Starting at the line with "Across the items listed as", transcribe each line through the final one, both included, and add nothing.

#### Task inputs:
+--

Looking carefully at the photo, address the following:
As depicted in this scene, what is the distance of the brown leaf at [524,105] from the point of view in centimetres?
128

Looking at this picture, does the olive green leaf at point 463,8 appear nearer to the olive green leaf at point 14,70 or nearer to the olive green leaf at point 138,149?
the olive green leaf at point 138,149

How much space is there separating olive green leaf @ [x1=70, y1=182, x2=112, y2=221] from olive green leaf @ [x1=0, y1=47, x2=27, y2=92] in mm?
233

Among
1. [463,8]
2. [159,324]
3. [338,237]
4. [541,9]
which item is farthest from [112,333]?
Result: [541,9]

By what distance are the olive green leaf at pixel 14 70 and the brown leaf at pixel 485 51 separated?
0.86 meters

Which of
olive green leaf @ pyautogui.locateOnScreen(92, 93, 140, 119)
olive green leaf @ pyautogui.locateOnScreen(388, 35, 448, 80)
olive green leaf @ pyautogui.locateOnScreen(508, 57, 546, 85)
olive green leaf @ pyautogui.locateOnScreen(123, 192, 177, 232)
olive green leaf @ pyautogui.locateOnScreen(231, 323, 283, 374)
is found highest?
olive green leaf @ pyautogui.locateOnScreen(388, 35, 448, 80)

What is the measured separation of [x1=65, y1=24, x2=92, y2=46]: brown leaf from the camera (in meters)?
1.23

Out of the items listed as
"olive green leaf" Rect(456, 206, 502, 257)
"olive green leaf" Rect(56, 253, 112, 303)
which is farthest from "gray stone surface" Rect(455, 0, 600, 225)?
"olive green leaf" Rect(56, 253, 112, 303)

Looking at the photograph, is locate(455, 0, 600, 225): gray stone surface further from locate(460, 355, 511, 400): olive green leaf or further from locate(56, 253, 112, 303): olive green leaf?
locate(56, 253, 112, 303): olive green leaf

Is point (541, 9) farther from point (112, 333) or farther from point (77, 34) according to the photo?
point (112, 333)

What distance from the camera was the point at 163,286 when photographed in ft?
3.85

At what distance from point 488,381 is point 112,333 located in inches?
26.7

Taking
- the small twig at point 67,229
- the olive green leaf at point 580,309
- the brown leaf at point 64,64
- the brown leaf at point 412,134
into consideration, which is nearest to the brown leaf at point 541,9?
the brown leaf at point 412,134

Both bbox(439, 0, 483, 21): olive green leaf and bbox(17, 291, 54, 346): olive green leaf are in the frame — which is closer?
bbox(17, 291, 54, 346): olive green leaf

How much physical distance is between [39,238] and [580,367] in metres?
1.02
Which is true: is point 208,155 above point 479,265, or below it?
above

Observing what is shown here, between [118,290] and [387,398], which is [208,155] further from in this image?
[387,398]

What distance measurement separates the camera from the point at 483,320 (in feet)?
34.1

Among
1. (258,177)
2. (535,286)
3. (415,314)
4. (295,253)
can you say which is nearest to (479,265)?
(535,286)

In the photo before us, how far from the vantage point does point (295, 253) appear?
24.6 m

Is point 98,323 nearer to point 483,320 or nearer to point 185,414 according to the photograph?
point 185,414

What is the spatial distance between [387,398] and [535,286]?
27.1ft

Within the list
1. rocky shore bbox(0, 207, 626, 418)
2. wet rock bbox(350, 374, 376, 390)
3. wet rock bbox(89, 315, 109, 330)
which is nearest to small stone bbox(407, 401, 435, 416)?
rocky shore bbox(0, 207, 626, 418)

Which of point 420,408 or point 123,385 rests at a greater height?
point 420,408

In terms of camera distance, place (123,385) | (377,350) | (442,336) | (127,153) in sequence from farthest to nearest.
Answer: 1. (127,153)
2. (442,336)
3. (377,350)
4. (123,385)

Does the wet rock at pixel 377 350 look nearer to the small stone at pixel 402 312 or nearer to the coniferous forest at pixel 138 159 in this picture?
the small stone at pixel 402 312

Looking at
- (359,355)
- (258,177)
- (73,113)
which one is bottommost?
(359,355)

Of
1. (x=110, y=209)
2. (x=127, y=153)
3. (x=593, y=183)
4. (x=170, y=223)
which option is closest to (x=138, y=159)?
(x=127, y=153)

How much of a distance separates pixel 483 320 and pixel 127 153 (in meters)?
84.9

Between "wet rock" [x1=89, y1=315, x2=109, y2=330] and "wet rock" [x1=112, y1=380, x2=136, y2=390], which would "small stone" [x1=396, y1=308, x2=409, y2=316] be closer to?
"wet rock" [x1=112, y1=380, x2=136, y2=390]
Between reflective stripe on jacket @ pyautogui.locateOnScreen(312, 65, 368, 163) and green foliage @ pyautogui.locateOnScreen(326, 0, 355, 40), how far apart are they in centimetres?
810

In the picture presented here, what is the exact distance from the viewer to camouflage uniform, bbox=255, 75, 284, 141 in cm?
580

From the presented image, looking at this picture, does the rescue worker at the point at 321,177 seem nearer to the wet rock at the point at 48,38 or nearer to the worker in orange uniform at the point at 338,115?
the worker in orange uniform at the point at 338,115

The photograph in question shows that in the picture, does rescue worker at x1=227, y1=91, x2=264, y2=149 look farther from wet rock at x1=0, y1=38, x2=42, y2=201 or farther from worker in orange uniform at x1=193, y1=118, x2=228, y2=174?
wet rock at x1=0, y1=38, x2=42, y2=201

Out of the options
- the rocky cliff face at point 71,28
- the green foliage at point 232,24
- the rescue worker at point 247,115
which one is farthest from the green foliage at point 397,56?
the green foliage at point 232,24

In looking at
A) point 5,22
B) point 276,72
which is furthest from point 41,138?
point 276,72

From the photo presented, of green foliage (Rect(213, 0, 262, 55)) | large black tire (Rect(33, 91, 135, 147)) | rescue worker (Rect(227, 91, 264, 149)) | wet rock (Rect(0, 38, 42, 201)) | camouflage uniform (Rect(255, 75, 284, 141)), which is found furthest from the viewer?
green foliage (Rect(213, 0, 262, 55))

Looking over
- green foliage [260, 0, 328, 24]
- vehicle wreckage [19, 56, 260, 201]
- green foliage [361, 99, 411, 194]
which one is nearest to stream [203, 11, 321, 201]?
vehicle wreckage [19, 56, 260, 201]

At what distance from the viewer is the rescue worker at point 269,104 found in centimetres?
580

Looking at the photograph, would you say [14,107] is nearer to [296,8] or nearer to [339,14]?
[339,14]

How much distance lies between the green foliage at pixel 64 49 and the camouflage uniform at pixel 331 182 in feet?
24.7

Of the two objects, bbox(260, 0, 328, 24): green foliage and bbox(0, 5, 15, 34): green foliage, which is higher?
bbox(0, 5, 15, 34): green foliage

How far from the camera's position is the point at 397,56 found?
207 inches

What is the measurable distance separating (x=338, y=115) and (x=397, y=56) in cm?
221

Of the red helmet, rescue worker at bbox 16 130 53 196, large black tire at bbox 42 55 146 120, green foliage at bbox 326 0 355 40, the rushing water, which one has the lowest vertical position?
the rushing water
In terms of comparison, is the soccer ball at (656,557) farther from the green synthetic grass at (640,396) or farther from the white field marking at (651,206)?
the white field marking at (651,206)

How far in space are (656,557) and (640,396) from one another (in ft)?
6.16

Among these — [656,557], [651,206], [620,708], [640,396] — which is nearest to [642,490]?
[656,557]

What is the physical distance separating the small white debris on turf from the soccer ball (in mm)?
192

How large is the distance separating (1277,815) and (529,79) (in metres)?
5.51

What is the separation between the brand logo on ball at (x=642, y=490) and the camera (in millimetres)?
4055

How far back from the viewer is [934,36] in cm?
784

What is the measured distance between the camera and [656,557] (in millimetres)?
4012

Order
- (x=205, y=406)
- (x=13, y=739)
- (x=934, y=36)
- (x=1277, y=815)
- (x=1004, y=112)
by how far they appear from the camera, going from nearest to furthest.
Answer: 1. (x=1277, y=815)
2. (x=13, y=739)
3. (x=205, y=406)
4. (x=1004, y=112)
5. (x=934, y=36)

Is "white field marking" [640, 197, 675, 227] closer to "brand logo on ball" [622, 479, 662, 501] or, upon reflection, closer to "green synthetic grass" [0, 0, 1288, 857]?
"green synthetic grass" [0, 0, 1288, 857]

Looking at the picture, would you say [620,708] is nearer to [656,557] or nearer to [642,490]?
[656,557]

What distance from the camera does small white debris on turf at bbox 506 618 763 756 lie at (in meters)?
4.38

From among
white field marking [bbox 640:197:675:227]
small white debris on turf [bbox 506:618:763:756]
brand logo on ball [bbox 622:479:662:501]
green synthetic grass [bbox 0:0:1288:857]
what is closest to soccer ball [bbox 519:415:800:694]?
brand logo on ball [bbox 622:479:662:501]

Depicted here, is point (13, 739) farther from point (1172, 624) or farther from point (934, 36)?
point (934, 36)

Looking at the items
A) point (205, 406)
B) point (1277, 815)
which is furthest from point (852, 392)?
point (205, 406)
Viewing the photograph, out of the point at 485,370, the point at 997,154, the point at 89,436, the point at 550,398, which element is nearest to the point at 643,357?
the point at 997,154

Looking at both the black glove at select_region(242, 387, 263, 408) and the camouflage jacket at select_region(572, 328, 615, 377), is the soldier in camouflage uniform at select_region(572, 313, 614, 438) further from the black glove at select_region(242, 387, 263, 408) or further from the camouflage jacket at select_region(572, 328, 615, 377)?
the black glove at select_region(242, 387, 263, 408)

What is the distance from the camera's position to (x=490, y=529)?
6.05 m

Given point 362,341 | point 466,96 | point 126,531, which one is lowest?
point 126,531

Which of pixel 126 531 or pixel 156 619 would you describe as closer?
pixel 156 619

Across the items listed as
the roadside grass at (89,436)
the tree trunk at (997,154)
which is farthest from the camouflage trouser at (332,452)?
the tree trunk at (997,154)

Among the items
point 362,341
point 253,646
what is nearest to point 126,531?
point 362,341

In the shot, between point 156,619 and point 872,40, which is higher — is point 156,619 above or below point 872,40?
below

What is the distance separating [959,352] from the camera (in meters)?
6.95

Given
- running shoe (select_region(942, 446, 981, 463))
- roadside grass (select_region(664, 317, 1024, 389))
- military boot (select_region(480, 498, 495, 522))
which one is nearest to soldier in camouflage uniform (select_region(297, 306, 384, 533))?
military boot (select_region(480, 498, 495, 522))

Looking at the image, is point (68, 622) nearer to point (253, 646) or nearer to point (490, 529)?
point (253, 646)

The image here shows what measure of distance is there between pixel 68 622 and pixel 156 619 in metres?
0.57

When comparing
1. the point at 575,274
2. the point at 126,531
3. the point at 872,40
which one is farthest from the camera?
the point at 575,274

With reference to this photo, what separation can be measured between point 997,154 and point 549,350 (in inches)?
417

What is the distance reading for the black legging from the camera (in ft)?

+--

#### Final result:
Across the items listed as
the roadside grass at (89,436)
the tree trunk at (997,154)
which is farthest from the camouflage trouser at (332,452)?
the tree trunk at (997,154)

Among the items
point 362,341
point 253,646
what is nearest to point 126,531?
point 362,341

In the shot, between point 156,619 and point 872,40, which is higher — is point 156,619 above or below point 872,40?
below

What is the distance separating [959,352] from the camera (in meters)?
6.95

Given
- running shoe (select_region(942, 446, 981, 463))
- roadside grass (select_region(664, 317, 1024, 389))
- military boot (select_region(480, 498, 495, 522))
which one is nearest to soldier in camouflage uniform (select_region(297, 306, 384, 533))?
military boot (select_region(480, 498, 495, 522))

Looking at the image, is point (68, 622) nearer to point (253, 646) or nearer to point (490, 529)?
point (253, 646)

The image here shows what measure of distance is there between pixel 68 622 and pixel 156 619 in metres?
0.57

When comparing
1. the point at 575,274
2. the point at 126,531
3. the point at 872,40
which one is farthest from the camera?
the point at 575,274

With reference to this photo, what separation can be measured between point 997,154 and point 549,350 (in inches)?
417

What is the distance reading for the black legging from the camera (in ft)?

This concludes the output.